● Exercise brief:
Can you revise the records starting with the line containing "What spatial separation" and going on through the line containing "1759 millimetres", swapping "baseboard trim" for "skirting board" and leaving everything else unchanged?

## Start Information given

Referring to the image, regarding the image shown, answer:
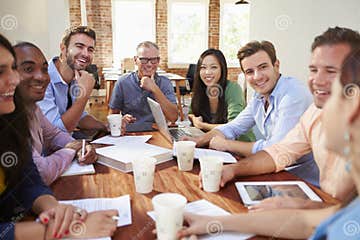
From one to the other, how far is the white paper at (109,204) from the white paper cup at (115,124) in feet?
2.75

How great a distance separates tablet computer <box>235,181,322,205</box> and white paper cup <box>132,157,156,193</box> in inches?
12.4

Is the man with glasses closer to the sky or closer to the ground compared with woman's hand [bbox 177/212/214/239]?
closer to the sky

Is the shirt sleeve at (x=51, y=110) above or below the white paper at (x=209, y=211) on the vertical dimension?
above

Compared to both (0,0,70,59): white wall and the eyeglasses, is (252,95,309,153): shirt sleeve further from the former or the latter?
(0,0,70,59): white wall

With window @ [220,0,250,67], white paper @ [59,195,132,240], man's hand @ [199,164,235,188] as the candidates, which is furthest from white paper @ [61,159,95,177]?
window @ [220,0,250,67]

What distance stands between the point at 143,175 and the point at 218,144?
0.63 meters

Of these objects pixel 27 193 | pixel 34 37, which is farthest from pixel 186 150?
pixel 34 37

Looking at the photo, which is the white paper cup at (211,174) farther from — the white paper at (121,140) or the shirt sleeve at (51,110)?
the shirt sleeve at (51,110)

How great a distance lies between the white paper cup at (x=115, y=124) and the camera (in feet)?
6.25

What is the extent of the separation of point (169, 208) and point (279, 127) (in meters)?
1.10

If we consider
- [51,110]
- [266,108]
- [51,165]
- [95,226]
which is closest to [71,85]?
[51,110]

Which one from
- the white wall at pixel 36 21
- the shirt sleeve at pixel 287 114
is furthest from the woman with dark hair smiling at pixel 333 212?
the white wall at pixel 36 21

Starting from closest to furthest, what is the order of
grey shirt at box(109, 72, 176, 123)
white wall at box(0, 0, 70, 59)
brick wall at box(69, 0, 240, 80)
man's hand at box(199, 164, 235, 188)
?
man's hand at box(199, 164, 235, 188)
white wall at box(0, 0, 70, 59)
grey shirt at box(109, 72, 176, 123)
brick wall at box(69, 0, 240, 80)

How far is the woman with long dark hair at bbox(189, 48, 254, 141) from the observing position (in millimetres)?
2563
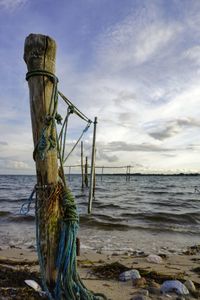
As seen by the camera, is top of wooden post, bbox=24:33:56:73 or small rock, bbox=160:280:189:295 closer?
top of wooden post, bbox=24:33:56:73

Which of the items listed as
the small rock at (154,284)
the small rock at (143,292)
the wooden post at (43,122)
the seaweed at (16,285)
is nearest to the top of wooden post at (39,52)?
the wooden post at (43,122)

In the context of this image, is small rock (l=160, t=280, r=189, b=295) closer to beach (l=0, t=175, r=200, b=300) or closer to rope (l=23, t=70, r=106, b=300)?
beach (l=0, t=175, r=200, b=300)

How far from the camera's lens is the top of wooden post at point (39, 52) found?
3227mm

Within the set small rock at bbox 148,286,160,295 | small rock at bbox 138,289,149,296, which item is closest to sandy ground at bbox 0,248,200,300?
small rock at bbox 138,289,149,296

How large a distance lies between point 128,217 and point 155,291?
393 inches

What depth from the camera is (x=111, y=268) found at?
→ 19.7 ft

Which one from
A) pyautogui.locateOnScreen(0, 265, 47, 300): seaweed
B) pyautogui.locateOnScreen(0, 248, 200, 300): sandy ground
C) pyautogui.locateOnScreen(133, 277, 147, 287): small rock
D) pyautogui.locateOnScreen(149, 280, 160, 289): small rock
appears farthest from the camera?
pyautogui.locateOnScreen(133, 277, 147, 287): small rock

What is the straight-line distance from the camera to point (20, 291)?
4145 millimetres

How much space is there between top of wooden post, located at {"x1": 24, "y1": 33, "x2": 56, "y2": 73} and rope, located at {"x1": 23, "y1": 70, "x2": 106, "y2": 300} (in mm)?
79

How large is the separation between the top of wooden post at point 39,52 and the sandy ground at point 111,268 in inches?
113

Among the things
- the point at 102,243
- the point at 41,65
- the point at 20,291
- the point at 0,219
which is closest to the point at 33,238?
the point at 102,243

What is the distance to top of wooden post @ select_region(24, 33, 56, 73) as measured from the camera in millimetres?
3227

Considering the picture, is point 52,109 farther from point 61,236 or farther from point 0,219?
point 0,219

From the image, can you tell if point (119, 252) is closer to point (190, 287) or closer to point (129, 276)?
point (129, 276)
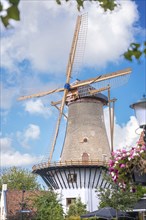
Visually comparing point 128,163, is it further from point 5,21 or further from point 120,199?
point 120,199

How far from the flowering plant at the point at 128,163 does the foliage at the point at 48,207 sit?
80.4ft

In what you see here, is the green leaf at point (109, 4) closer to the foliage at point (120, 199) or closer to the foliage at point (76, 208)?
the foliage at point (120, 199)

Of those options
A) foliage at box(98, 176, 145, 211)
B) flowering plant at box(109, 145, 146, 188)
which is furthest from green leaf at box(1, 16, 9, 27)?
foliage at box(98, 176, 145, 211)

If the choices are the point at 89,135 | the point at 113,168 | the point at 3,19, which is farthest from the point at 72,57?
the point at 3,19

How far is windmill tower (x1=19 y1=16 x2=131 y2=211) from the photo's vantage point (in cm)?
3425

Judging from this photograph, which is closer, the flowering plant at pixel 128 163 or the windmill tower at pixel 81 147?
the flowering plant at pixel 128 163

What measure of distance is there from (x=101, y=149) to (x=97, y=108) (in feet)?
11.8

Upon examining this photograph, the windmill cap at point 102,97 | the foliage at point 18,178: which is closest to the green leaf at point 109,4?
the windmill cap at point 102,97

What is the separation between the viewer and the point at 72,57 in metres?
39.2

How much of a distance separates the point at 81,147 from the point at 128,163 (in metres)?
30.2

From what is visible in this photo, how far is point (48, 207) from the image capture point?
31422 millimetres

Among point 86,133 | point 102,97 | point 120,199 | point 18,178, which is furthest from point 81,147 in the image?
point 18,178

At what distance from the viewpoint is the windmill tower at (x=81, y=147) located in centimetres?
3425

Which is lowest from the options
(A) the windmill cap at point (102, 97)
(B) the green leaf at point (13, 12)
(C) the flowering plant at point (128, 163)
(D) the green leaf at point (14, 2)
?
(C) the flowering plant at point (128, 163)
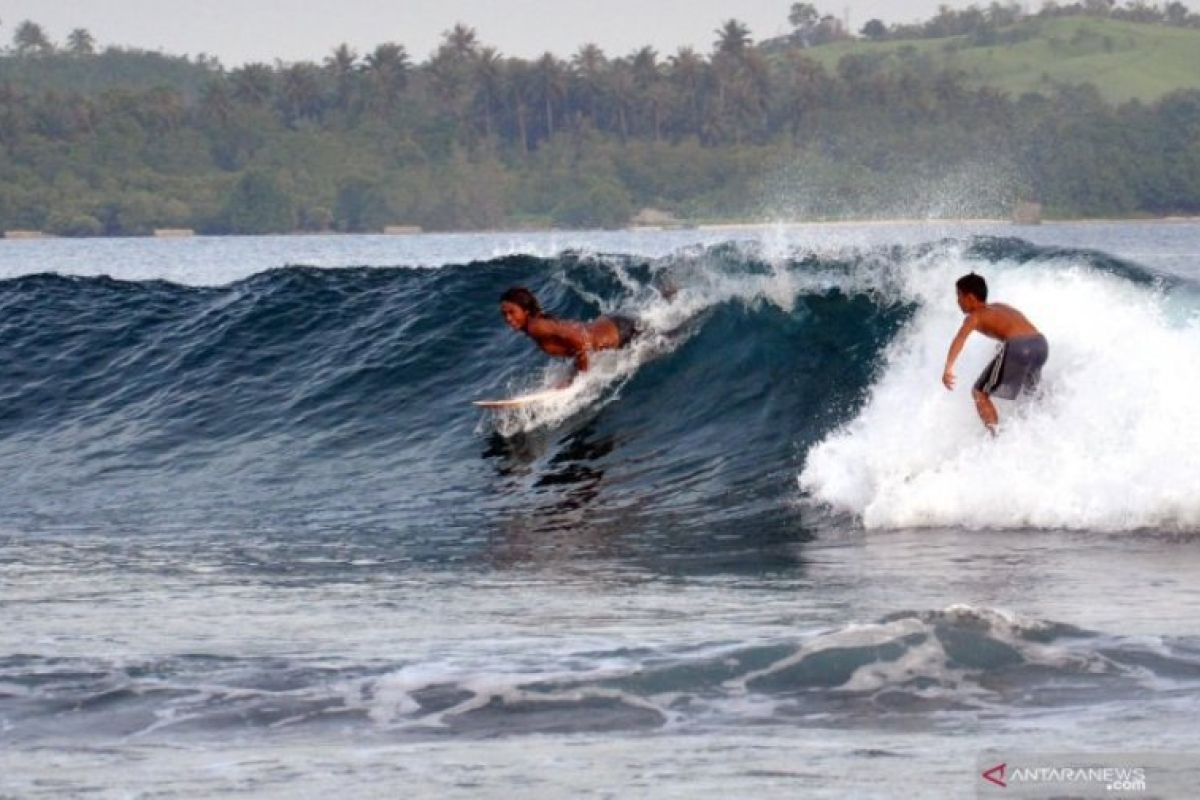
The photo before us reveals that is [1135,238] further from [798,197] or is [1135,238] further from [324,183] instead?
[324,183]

## End Information given
## Start Information given

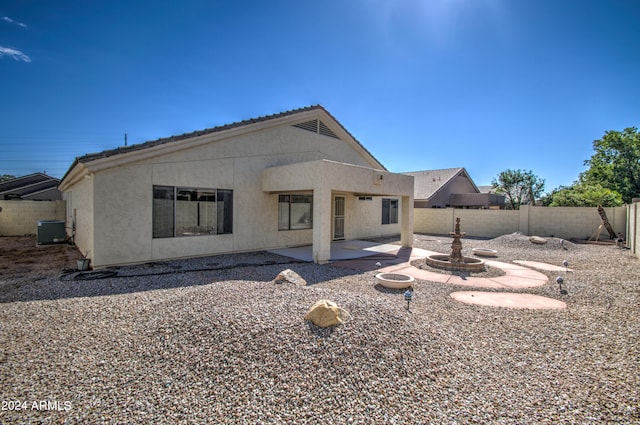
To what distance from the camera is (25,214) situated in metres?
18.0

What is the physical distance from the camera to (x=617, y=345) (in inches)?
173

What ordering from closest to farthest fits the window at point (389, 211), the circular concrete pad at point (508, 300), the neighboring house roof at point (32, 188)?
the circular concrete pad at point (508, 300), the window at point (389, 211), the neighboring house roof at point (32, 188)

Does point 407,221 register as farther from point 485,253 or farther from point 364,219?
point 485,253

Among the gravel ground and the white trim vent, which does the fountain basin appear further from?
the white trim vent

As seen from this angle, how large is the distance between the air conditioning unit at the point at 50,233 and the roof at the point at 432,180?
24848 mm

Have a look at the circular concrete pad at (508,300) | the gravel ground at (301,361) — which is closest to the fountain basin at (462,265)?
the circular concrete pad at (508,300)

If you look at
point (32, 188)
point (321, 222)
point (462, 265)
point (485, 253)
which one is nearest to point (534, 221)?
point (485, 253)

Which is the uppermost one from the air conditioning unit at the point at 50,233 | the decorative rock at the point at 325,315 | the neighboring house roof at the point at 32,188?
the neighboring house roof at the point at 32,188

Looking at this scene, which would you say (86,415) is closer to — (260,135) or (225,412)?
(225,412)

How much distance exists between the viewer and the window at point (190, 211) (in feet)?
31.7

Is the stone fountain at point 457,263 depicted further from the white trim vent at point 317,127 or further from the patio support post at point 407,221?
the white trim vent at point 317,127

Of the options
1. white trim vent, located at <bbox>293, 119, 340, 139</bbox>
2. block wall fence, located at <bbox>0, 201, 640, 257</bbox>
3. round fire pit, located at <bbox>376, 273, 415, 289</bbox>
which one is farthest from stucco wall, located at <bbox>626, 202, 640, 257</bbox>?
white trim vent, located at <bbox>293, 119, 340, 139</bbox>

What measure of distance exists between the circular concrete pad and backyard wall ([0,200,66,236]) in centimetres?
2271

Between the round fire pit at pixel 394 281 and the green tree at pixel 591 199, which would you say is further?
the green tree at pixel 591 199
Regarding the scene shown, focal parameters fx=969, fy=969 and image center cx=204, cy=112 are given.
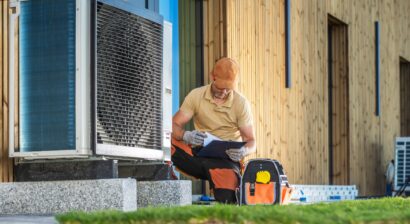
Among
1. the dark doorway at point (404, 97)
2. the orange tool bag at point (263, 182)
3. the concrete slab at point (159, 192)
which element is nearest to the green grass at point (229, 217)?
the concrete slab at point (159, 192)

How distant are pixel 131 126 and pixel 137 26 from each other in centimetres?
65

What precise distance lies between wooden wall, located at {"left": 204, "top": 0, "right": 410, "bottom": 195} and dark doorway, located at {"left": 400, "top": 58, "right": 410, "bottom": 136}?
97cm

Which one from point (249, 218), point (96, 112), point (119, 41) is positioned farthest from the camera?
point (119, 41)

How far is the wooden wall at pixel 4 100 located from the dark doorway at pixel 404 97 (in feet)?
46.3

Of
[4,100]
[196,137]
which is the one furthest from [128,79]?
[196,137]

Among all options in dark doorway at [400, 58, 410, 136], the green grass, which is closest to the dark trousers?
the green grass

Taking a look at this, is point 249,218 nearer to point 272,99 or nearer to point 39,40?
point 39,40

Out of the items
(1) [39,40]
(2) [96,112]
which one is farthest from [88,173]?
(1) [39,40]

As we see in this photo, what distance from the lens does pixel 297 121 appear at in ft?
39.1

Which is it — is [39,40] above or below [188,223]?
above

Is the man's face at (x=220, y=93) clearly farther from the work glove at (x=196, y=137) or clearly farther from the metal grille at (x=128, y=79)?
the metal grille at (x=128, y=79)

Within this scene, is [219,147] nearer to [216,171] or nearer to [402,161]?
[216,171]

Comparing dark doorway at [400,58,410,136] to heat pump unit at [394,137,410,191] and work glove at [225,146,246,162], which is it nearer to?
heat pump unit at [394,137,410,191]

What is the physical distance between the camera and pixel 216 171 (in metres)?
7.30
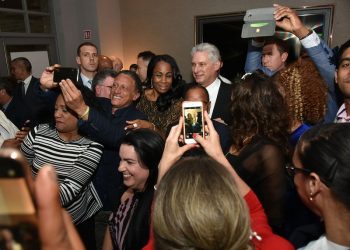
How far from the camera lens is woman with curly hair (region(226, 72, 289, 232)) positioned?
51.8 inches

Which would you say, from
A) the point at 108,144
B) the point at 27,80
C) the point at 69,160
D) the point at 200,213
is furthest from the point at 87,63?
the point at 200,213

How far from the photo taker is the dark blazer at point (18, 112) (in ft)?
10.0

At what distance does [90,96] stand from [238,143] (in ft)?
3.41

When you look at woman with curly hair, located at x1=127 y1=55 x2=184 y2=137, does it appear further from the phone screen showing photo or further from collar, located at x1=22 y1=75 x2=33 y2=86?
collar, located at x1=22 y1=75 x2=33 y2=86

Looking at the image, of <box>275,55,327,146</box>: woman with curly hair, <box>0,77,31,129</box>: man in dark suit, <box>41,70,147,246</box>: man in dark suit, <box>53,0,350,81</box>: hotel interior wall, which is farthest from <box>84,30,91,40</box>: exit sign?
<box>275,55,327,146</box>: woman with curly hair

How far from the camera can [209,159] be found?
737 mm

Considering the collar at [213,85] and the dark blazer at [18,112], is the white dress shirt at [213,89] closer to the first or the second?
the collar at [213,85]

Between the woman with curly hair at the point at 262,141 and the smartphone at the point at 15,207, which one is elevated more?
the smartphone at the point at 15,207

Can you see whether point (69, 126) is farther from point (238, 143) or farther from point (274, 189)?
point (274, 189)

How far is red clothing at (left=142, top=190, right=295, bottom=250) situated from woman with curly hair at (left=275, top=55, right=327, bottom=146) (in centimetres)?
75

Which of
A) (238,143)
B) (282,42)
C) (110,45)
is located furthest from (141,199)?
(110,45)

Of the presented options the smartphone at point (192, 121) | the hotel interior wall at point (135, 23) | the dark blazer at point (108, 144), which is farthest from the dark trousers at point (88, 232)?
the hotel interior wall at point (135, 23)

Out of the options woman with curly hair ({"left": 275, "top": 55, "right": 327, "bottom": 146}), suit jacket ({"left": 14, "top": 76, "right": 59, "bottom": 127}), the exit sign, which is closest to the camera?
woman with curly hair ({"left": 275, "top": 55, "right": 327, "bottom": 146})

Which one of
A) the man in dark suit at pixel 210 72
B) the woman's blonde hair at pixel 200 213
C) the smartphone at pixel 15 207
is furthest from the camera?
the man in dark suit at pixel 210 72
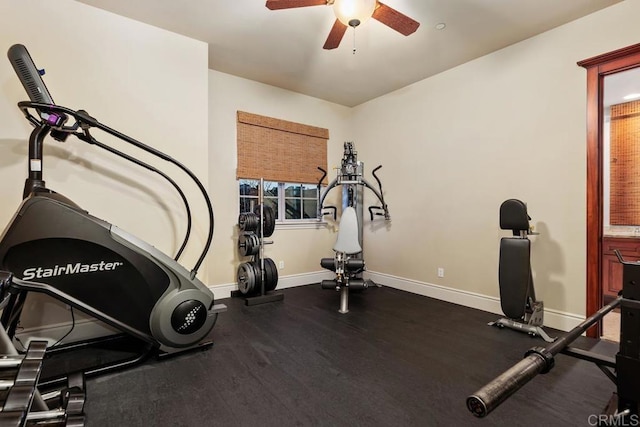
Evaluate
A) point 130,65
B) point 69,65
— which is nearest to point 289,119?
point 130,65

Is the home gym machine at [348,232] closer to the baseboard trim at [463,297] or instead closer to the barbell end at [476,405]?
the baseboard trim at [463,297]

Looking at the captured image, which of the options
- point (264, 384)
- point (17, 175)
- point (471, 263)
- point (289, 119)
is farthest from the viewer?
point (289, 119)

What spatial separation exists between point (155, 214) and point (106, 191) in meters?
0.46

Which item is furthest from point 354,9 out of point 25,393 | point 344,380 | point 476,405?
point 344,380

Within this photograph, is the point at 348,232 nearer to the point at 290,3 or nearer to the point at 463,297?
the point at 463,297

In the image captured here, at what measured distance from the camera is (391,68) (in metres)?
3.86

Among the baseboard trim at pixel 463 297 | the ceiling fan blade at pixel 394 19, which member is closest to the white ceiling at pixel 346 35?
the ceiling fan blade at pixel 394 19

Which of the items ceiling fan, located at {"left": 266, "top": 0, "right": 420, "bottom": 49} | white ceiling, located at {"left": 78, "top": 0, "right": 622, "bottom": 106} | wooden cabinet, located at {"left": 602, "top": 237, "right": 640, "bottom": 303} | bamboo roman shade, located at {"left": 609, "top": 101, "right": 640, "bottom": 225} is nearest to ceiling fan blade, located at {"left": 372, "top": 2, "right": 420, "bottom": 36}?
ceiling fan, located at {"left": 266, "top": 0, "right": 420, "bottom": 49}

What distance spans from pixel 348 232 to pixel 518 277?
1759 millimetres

## End Information given

● Complete output:
What spatial separation exists between point (155, 214) and point (106, 191) in meters?
0.46

Which item is furthest from point 354,9 out of point 25,393 | point 344,380 | point 476,405?
point 344,380

Within this photograph, is the point at 348,232 nearer to the point at 290,3 or nearer to the point at 463,297?
the point at 463,297

In the image captured here, at what measured distance from the camera is (391,68) (in metres)?
3.86

Among the skirting board at pixel 463 297 | the ceiling fan blade at pixel 394 19, which member is closest to the white ceiling at pixel 346 35?
the ceiling fan blade at pixel 394 19

Which of the items ceiling fan, located at {"left": 266, "top": 0, "right": 420, "bottom": 49} | white ceiling, located at {"left": 78, "top": 0, "right": 622, "bottom": 106} | wooden cabinet, located at {"left": 602, "top": 237, "right": 640, "bottom": 303} | bamboo roman shade, located at {"left": 609, "top": 101, "right": 640, "bottom": 225} is nearest to ceiling fan blade, located at {"left": 372, "top": 2, "right": 420, "bottom": 36}?
ceiling fan, located at {"left": 266, "top": 0, "right": 420, "bottom": 49}

What distance spans from pixel 348 232 to pixel 518 277?
1759 millimetres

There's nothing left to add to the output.